Anthropic Wins Right to Use Copyrighted Books to Train AI Models

June 24, 2025, 2:22 PM UTC

Anthropic PBC convinced a California federal judge that using copyrighted books to train its generative AI models qualifies as fair use. Authors’ claims that the maker of the ‘Claude’ large language model infringed their copyrights by copying pirated books, though, will proceed toward trial.

Senior District Judge William Alsup partially granted summary judgment to the Amazon-backed AI company in an order issued Monday in the US District Court for the Northern District of California.

The ruling represents a win for the AI industry, in which companies including OpenAI Inc. and Meta Platforms Inc. have argued that training with unlicensed copyrighted content is both legal necessary for AI to work. Dozens of similar lawsuits remain pending against AI’s biggest players.

The decision comes about a month after a hearing where Alsup said he was leaning toward finding Anthropic violated copyright law when it made initial copies of pirated books, but that its subsequent use of the material to train AI models is fair use.

§ Extracted information
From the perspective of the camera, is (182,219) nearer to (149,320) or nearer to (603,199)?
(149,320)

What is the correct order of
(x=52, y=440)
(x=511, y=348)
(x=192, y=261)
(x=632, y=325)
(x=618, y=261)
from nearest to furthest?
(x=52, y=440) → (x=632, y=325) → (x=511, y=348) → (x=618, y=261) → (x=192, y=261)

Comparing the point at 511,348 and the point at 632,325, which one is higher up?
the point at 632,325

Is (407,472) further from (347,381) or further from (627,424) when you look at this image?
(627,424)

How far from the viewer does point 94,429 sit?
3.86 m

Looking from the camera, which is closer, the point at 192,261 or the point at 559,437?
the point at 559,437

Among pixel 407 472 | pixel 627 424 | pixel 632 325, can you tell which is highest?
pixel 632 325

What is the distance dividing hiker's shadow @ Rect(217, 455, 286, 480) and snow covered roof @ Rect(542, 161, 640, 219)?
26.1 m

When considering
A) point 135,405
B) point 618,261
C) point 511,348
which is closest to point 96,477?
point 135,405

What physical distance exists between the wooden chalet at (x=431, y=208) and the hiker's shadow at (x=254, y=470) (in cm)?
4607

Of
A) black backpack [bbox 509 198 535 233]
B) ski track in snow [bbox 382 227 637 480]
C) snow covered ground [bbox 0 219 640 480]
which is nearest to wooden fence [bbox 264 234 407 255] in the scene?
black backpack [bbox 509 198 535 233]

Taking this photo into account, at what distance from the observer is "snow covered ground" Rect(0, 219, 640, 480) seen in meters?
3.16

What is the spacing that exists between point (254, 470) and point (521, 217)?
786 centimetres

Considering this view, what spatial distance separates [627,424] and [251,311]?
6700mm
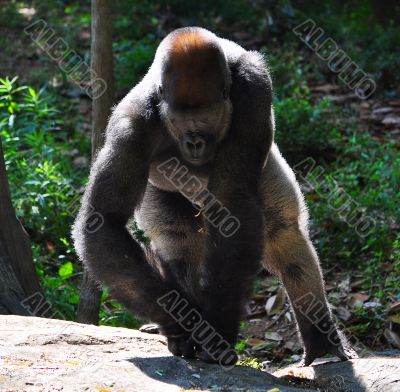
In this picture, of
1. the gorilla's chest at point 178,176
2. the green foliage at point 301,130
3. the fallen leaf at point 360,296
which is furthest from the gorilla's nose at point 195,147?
the green foliage at point 301,130

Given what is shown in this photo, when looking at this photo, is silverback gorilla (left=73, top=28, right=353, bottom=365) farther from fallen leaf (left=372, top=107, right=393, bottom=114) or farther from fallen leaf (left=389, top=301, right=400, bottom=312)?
fallen leaf (left=372, top=107, right=393, bottom=114)

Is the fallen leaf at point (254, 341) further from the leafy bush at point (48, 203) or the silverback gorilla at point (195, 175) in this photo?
the silverback gorilla at point (195, 175)

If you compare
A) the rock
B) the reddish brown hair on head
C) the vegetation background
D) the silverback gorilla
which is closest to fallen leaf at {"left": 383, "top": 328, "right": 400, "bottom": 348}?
the vegetation background

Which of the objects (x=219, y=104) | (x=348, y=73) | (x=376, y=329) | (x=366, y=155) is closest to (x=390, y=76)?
(x=348, y=73)

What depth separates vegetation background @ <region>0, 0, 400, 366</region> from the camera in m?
6.65

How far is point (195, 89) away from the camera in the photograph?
439cm

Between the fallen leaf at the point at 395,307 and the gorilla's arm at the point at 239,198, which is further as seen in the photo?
the fallen leaf at the point at 395,307

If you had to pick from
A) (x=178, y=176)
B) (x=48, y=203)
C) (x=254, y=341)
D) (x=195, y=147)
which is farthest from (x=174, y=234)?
(x=48, y=203)

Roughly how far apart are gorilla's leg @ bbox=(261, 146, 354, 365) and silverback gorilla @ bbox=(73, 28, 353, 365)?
211mm

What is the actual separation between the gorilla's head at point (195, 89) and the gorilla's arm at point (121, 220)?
263 millimetres

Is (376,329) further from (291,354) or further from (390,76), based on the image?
(390,76)

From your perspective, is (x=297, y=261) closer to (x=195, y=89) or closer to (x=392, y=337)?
(x=392, y=337)

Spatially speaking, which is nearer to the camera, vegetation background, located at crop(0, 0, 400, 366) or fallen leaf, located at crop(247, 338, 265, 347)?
fallen leaf, located at crop(247, 338, 265, 347)

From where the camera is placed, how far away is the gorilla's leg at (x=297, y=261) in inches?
206
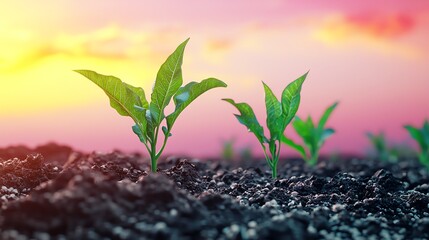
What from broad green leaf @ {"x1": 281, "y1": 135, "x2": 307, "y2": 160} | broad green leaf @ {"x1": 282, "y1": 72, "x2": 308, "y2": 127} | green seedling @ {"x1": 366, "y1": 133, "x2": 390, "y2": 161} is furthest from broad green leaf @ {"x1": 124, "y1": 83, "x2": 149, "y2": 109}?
green seedling @ {"x1": 366, "y1": 133, "x2": 390, "y2": 161}

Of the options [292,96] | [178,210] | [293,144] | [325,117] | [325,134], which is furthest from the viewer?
[325,134]

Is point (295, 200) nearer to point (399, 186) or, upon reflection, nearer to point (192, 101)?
point (192, 101)

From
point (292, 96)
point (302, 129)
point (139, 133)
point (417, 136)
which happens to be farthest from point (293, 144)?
point (139, 133)

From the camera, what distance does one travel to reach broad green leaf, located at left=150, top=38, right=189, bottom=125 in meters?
4.62

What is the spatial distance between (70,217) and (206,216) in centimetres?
77

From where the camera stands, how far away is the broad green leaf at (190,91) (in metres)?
4.64

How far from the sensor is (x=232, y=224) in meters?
3.42

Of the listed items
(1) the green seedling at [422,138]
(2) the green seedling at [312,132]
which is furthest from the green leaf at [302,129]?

§ Problems to work on
1 – For the article on the Anthropic ruling, decide whether each statement agrees with it, answering yes or no and quoting the words that settle it: (a) Judge Alsup fully granted summary judgment to Anthropic. (b) The order was issued in the US District Court for the Northern District of California. (c) The decision came about a month after a hearing.
2 – Reproduce the part of the article on the Anthropic ruling that opens with the words containing "Anthropic Wins Right" and closes with "AI’s biggest players.".
The rows are separate material and have no connection to the article.

§ Solutions in order
1 –
(a) No: "partially granted summary judgment to the Amazon-backed AI company"
(b) Yes: "in an order issued Monday in the US District Court for the Northern District of California"
(c) Yes: "The decision comes about a month after a hearing"

2 –
Anthropic Wins Right to Use Copyrighted Books to Train AI Models

June 24, 2025, 2:22 PM UTC

Anthropic PBC convinced a California federal judge that using copyrighted books to train its generative AI models qualifies as fair use. Authors’ claims that the maker of the ‘Claude’ large language model infringed their copyrights by copying pirated books, though, will proceed toward trial.

Senior District Judge William Alsup partially granted summary judgment to the Amazon-backed AI company in an order issued Monday in the US District Court for the Northern District of California.

The ruling represents a win for the AI industry, in which companies including OpenAI Inc. and Meta Platforms Inc. have argued that training with unlicensed copyrighted content is both legal necessary for AI to work. Dozens of similar lawsuits remain pending against AI’s biggest players.